▶ [Document text]
To see if this was just specific to Broken Link Checker or not, I checked some logs for some other scheduled tasks and I can confirm that those scheduled tasks were also reoccurring at double the interval. There appears to be a rescheduling bug occurring somewhere in our scheduled task runner, Cavalcade. Boone, I remember we made some changes to the Cavalcade runner to deal with GMT. I can't find the appropriate ticket at the moment, but that's the first thing that popped into my head. I'll do some more debugging tomorrow once I have a fresh pair of eyes.

Is there a way to get a rough estimate on the possible timing of getting this resolved, or, is there an alternative option?

Syelle, while we look into this problem, you could consider using an external tool to check for broken links. Here are some suggestions as outlined in this blog article: https://ninjareports.com/broken-link-checkers-for-seo/.

Actions #8

Updated by Boone Gorges about 1 year ago

Thanks for looking into this, Ray. Here are some previous tickets related to broken-link-checker, but I don't think they explain the scheduling issue: #9930, #9865

In any case, even if BLC jobs are running half as frequently as they should, it doesn't seem like that fact would explain the behavior that Syelle is seeing. In Syelle's case, some expected events are never taking place at all.

Is there a way to get a rough estimate on the possible timing of getting this resolved, or, is there an alternative option?

Syelle, I'll spend some time today determining whether this is a problem that we are capable of solving. From your report, the broken-link-checker plugin is broken in a number of distinct ways. It may well be the case that the Commons doesn't have the resources to devote to fixing it. I'll report back when I've collected some more information.

Actions #9

Updated by Boone Gorges about 1 year ago

I've spent some time doing an initial investigation.

1. Syelle mentioned that a large number of links on https://iletc.commons.gc.cuny.edu/wp-admin/tools.php?page=view-broken-links&filter_id=all remained unchecked. When I checked this list, no items were listed as unchecked. This makes me suspect that the bulk action merely adds the links to the queue, and the links are then checked in the minutes/hours that follow. The UI here is not super clear - it'd be nice if, after you ran the bulk action, there was an indication that the item was queued for a future check. But it does seem as if the plugin got around to checking them.

▶ [Data for analysis]
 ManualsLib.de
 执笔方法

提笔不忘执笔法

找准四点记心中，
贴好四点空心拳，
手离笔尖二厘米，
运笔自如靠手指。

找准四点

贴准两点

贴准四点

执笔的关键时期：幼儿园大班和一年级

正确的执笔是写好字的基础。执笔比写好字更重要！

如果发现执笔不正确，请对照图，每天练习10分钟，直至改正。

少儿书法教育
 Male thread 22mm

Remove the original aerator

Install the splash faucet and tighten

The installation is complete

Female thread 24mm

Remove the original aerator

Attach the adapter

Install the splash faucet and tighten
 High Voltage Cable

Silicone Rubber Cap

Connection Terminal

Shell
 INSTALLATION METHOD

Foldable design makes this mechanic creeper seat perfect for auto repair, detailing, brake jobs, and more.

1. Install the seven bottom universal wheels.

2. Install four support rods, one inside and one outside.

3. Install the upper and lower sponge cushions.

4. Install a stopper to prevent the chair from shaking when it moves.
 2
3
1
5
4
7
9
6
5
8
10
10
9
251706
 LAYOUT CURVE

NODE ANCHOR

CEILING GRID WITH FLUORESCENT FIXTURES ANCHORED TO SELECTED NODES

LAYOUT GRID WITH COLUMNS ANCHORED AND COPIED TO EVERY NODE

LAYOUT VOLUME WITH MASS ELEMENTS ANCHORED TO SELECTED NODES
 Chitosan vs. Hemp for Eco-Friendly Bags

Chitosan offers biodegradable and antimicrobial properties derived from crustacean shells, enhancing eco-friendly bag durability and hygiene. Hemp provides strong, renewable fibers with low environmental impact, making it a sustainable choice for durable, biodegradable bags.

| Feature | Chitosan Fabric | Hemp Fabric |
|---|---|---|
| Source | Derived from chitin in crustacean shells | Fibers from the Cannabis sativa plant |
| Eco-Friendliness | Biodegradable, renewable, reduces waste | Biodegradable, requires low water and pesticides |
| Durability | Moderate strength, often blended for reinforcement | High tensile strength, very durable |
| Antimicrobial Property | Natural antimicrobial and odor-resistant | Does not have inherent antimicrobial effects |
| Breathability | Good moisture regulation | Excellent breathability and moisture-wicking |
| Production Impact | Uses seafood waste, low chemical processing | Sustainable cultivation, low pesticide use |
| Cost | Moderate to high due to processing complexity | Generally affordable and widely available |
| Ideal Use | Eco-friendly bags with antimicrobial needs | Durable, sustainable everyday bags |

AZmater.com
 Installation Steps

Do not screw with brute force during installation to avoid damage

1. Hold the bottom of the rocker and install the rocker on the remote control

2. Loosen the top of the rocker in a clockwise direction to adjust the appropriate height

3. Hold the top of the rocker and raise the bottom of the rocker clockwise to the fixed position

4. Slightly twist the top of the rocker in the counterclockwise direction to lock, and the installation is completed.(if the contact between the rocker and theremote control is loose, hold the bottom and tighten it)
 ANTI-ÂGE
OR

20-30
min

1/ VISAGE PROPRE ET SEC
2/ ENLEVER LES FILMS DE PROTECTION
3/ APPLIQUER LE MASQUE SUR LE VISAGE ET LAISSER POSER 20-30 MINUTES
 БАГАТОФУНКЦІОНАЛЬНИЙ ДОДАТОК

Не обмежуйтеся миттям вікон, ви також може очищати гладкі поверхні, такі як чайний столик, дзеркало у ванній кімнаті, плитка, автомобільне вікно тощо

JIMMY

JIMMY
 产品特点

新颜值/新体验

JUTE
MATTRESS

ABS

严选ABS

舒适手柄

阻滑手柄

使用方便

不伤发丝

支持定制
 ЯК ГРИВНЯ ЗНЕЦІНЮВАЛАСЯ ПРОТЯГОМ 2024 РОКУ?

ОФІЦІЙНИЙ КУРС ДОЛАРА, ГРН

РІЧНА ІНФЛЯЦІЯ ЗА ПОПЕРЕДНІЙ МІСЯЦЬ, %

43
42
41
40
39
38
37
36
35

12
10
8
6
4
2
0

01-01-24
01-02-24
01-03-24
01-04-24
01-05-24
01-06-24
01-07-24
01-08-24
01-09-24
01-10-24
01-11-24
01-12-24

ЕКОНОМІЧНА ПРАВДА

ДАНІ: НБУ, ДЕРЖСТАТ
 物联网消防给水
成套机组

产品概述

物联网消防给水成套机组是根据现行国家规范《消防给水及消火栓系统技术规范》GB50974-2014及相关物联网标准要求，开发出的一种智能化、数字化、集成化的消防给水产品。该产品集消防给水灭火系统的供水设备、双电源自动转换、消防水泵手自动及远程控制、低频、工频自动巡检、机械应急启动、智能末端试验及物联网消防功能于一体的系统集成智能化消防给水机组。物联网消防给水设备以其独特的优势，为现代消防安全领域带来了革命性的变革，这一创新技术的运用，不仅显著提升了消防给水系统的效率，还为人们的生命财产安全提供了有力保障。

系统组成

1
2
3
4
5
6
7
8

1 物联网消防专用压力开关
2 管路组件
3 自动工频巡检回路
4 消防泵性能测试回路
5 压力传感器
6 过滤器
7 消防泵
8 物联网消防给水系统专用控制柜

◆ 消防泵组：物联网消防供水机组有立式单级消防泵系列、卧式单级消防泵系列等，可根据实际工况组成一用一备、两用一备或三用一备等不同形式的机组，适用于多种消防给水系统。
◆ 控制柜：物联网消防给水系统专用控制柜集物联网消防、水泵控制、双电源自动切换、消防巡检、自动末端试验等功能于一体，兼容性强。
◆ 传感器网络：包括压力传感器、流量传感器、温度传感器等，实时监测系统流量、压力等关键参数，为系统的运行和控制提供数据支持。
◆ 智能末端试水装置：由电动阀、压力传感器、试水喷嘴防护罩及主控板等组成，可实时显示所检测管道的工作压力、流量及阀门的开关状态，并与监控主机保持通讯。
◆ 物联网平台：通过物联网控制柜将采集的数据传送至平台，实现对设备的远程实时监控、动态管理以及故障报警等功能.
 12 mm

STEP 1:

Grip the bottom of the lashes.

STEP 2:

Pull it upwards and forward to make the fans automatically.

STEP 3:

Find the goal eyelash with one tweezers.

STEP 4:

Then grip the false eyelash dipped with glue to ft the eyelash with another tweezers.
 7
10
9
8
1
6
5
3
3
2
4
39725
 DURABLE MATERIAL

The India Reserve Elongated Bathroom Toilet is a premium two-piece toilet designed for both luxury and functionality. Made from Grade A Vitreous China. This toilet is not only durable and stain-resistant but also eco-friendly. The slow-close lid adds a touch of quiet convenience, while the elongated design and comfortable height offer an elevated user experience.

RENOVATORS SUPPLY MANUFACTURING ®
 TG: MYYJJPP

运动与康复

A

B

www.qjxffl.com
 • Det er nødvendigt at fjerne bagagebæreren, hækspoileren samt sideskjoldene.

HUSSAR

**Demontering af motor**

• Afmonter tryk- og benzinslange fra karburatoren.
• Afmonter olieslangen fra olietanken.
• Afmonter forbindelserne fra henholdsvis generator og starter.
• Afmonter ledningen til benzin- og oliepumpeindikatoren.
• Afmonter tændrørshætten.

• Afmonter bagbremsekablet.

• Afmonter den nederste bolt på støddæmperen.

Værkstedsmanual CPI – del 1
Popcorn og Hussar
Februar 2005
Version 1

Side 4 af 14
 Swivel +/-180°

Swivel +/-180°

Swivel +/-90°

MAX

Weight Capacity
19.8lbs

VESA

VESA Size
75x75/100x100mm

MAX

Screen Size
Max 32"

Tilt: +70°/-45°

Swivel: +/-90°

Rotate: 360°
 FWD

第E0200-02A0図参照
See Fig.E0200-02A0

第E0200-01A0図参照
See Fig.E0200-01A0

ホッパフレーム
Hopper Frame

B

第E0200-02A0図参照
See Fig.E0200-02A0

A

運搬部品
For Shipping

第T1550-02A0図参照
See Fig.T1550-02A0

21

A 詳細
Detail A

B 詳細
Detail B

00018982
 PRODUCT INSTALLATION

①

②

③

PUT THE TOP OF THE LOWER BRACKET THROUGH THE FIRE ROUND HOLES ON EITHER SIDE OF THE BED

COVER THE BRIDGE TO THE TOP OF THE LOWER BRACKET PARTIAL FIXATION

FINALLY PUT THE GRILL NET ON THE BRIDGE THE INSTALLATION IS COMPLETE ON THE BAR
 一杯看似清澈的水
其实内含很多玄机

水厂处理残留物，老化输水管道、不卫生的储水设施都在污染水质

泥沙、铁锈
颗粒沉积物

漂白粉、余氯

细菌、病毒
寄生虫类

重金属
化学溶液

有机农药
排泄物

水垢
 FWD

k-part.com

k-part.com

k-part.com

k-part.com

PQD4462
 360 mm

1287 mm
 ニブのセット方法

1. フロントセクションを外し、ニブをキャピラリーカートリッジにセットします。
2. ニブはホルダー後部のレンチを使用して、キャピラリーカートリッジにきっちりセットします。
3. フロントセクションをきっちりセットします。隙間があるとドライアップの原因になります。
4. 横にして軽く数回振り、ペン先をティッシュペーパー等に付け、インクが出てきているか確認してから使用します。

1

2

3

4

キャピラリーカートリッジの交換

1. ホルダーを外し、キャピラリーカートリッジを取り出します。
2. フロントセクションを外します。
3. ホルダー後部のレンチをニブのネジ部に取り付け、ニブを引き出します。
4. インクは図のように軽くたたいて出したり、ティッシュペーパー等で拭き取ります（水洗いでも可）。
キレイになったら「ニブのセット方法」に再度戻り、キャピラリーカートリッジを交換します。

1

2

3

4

▶ [Task statement]
Quote the forum thread on the Broken Link Checker scheduling problem from "In any case, even" to "place at all.".

▶ [Expected answer]
In any case, even if BLC jobs are running half as frequently as they should, it doesn't seem like that fact would explain the behavior that Syelle is seeing. In Syelle's case, some expected events are never taking place at all.